• _Work instructions_:
• A. In the wiki page on UK crime data, which types of data sets does each folder hold for each police force?
• B. According to the wiki page on UK crime data, what is the total size of the data?

• _Text segment_:
((

Week 01 (W46 Nov16) Crimes in the UK - Rostlab/DM_CS_WS_2016-17 GitHub Wiki
Week 01 (W46 Nov16) Crimes in the UK
Note: For unknown abbreviations and terms, please consider the glossary. If anything is missing, please just create an issue or write us an email and we will add it.
Content
- Dataset - General Information
- Results
- Ideas for Data Enrichment
- Working Log
- Plan for Next Week
- Sources
Dataset - General Information
Data Organization
The dataset is structured in 70 folders. Each folder represents the crime data for a single month of the respective year, broken down by territorial police force. The data range starts from december 2010 till September 2016 . Each folder comprises the following three types of data sets for each police force:
- Street-level crime
- Outcome
- Stop and search information
Data Description
- The total size of the data is around 13.2 GB.
- Format of the source files is csv.
- Number of attributes:
- Street: 12
- Outcome: 10
- Stop and search: 14
- Crimes (Street joined with Outcome): 15
- Number of rows:
- Street: 35,000,000
- Outcome: 17,623,000
- Stop and search: 584,000
- Crimes (Street joined with Outcome): 38,550,000
Results
This section represents descriptive statistics about each of the tables “Crimes” and “Stop and search” separately as well as information about further potential enrichment datasets. Salient properties will be highlighted with a different background colour to serve as a finding and a reference for the team in later stages of the course.
Data Quality with Respect to Outcome
- Crimes without outcome type: 20,765,000 (53.87%)
- Street without last_outcome_category: 18,535,000 (52.96%)
- S&S without outcome: 17,000 (3.07%)
Crimes (Join of Outcome and streets)

))

• _Data supplied_:
((

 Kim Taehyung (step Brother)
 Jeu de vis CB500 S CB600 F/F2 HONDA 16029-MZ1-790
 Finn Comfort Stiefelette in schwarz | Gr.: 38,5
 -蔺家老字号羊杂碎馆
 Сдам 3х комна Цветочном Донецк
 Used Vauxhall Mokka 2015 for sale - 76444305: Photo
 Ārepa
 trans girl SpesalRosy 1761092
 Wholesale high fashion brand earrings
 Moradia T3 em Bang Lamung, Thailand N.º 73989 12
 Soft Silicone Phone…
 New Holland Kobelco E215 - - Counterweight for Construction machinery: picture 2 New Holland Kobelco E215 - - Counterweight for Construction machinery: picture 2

))
((

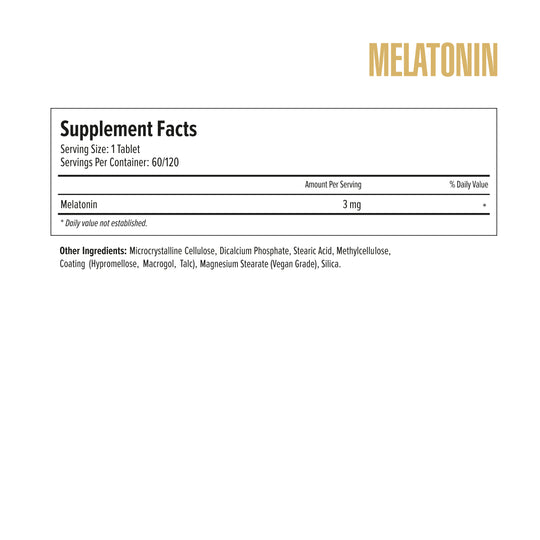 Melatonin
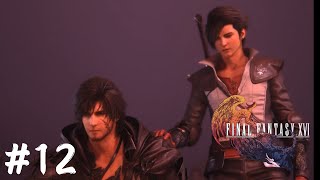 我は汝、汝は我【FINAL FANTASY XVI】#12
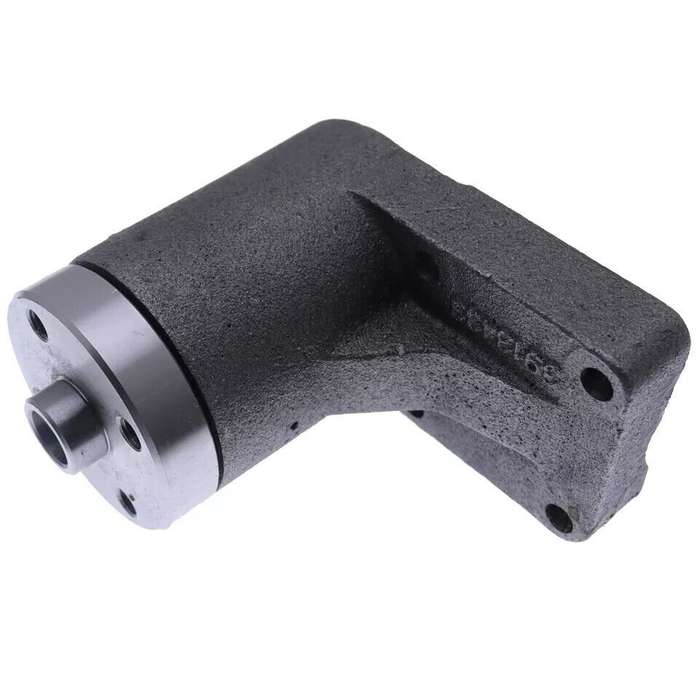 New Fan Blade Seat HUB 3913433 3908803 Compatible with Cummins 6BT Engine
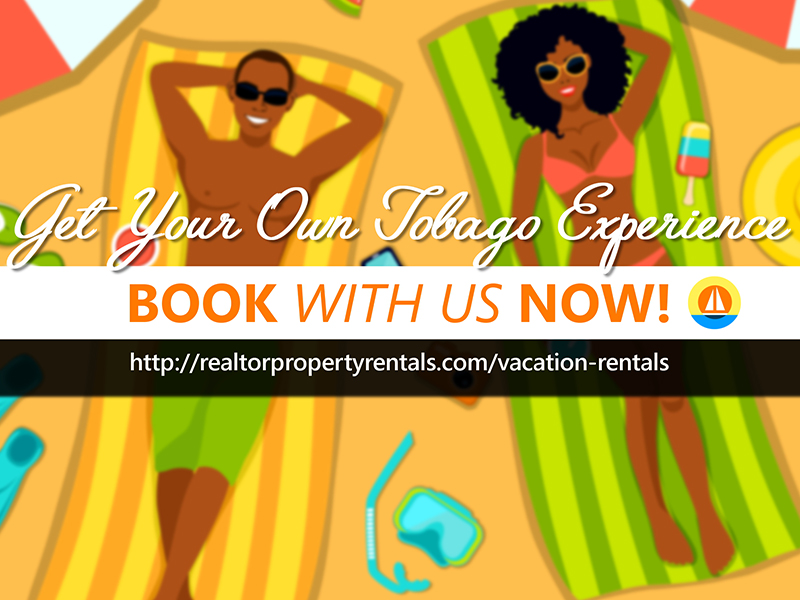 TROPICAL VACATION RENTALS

))

• _Solutions to the exercise_:
• A.
- Street-level crime
- Outcome
- Stop and search information

• B. Around 13.2 GB.